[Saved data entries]
::::::::::

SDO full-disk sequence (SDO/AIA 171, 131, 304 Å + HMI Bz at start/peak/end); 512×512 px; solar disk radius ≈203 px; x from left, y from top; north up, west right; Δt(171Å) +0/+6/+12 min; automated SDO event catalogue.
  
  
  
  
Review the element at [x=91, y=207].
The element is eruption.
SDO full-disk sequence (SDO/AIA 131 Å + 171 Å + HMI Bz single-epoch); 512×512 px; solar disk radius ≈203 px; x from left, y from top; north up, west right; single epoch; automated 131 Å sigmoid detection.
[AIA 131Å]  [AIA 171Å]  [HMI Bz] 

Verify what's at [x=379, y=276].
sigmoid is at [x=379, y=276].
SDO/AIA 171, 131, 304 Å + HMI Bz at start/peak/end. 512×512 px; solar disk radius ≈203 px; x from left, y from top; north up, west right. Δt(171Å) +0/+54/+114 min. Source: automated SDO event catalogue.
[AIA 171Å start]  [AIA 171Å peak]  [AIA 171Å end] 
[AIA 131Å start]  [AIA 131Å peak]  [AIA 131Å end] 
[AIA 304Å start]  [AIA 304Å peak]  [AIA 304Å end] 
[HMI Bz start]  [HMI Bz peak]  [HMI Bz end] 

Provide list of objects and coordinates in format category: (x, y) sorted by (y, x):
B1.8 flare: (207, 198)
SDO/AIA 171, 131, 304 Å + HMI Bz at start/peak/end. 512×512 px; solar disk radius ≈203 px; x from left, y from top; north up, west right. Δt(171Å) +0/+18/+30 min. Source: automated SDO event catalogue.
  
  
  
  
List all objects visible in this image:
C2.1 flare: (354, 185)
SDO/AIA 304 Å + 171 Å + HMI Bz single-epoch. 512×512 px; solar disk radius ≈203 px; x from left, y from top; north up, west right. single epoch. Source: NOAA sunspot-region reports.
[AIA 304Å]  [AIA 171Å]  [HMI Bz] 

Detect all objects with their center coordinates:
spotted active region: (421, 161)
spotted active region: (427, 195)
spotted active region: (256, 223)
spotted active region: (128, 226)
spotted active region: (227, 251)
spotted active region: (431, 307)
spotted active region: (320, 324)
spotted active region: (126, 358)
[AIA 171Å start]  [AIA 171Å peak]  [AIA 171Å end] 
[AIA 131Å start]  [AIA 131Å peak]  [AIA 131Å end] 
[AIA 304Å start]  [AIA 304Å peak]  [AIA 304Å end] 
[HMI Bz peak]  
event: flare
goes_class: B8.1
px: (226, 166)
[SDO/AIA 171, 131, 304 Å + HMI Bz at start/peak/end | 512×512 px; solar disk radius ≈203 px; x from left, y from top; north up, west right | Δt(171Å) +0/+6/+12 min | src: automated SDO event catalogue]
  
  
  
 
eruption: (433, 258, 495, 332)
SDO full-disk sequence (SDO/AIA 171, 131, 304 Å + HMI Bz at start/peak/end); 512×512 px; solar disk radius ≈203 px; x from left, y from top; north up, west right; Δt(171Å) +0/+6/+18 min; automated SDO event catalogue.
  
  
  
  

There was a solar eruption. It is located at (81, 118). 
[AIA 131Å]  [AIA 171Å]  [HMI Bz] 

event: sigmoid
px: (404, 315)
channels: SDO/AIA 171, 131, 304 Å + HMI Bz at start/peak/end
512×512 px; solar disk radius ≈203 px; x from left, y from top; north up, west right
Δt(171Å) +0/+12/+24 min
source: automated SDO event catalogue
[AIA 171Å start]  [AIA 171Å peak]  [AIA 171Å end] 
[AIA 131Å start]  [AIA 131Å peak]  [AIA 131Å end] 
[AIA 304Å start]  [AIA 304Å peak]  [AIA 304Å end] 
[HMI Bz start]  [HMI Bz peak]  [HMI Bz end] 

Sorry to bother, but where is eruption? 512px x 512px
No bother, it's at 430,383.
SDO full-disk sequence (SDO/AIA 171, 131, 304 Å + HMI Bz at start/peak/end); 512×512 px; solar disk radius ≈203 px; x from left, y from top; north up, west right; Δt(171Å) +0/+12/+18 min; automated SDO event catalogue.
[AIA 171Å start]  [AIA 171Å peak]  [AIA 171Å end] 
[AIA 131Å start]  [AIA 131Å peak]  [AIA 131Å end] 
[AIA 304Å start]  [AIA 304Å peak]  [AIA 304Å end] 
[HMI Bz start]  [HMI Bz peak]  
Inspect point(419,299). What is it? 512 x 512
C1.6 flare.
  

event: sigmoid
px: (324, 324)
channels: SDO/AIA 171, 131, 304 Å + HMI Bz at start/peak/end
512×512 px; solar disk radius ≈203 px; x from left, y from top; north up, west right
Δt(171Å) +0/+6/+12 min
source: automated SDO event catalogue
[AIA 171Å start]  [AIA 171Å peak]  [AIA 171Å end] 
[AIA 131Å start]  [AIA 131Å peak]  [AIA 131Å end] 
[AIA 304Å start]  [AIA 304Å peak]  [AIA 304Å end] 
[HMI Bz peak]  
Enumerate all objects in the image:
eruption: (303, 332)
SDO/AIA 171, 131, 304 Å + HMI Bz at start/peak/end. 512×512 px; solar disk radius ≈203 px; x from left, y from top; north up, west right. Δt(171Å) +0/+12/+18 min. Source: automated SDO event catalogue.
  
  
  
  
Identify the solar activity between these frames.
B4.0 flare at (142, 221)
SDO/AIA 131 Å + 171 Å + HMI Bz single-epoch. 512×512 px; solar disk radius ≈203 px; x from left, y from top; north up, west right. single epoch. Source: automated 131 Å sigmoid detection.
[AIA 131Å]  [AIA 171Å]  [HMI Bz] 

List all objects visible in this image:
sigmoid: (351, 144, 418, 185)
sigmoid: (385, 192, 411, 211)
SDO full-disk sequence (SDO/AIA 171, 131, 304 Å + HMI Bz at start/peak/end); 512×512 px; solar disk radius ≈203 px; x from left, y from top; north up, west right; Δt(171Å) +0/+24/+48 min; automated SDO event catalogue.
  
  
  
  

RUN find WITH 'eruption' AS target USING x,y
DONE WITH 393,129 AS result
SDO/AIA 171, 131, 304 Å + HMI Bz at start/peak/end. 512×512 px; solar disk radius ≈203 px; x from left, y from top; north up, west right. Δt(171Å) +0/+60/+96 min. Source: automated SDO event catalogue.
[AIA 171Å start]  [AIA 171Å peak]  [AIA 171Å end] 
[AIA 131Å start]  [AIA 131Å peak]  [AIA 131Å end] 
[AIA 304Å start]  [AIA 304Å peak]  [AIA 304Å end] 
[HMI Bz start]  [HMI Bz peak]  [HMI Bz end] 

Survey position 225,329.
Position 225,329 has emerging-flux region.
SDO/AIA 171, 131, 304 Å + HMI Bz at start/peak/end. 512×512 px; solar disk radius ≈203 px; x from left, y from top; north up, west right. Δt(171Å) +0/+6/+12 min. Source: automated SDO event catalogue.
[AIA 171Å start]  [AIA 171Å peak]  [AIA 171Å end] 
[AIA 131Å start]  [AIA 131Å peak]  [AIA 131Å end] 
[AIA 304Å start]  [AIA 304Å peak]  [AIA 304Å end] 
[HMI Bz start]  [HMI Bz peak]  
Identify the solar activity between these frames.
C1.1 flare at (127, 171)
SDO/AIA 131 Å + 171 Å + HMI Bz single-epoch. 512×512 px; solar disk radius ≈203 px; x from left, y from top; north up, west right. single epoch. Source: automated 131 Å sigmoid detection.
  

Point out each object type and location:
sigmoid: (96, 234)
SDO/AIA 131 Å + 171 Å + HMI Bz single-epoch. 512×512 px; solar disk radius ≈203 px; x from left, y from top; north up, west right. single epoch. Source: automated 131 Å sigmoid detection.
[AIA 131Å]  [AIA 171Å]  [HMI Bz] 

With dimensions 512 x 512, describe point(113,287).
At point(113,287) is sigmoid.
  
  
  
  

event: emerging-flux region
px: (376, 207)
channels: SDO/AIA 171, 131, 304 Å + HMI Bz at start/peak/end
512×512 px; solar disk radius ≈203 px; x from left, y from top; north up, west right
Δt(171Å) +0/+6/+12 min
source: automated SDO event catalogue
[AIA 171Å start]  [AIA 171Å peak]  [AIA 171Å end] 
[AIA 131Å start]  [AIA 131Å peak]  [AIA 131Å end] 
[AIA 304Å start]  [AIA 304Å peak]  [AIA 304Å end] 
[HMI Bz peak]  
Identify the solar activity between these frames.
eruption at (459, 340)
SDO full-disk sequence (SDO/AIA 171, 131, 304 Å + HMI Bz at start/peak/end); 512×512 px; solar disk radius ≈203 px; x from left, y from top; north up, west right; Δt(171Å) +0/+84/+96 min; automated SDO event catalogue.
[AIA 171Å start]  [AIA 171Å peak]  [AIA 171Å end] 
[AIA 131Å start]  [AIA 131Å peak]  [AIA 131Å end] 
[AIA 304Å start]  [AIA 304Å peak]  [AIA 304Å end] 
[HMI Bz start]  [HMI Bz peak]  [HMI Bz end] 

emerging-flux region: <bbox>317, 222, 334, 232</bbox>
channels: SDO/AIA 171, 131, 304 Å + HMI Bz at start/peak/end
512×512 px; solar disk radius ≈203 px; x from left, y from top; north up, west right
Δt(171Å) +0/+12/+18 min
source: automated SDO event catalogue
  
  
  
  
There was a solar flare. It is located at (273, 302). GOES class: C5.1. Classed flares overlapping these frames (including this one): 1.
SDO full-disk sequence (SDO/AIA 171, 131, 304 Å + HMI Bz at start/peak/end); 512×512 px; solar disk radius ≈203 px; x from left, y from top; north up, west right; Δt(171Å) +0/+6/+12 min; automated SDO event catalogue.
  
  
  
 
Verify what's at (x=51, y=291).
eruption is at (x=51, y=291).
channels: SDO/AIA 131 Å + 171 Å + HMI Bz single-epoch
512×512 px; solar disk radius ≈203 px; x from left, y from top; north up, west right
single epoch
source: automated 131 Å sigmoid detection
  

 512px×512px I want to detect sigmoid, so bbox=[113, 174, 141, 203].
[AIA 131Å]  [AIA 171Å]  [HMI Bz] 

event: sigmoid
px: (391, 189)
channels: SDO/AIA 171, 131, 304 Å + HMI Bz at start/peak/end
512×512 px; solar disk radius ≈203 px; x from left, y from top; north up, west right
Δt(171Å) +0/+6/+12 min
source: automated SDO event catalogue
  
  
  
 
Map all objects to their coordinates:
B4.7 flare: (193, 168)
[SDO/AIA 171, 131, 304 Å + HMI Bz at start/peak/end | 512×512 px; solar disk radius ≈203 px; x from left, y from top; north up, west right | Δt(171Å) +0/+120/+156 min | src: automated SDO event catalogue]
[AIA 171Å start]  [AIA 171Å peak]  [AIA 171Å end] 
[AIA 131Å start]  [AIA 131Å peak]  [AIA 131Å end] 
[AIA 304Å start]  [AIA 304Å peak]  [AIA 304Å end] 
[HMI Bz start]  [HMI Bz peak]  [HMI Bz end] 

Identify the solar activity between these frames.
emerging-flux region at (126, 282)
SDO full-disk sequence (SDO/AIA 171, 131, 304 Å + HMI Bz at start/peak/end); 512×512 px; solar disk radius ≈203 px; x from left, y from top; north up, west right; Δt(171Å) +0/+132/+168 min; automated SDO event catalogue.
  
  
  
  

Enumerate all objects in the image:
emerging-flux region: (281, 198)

::::::::::

Work instruction: Of all the entries above, retype exactly the lines from the line with "Detect all objects" to the line with "eruption: (433, 258, 495, 332)", both included, and no others.

Written solution:
Detect all objects with their center coordinates:
spotted active region: (421, 161)
spotted active region: (427, 195)
spotted active region: (256, 223)
spotted active region: (128, 226)
spotted active region: (227, 251)
spotted active region: (431, 307)
spotted active region: (320, 324)
spotted active region: (126, 358)
[AIA 171Å start]  [AIA 171Å peak]  [AIA 171Å end] 
[AIA 131Å start]  [AIA 131Å peak]  [AIA 131Å end] 
[AIA 304Å start]  [AIA 304Å peak]  [AIA 304Å end] 
[HMI Bz peak]  
event: flare
goes_class: B8.1
px: (226, 166)
[SDO/AIA 171, 131, 304 Å + HMI Bz at start/peak/end | 512×512 px; solar disk radius ≈203 px; x from left, y from top; north up, west right | Δt(171Å) +0/+6/+12 min | src: automated SDO event catalogue]
  
  
  
 
eruption: (433, 258, 495, 332)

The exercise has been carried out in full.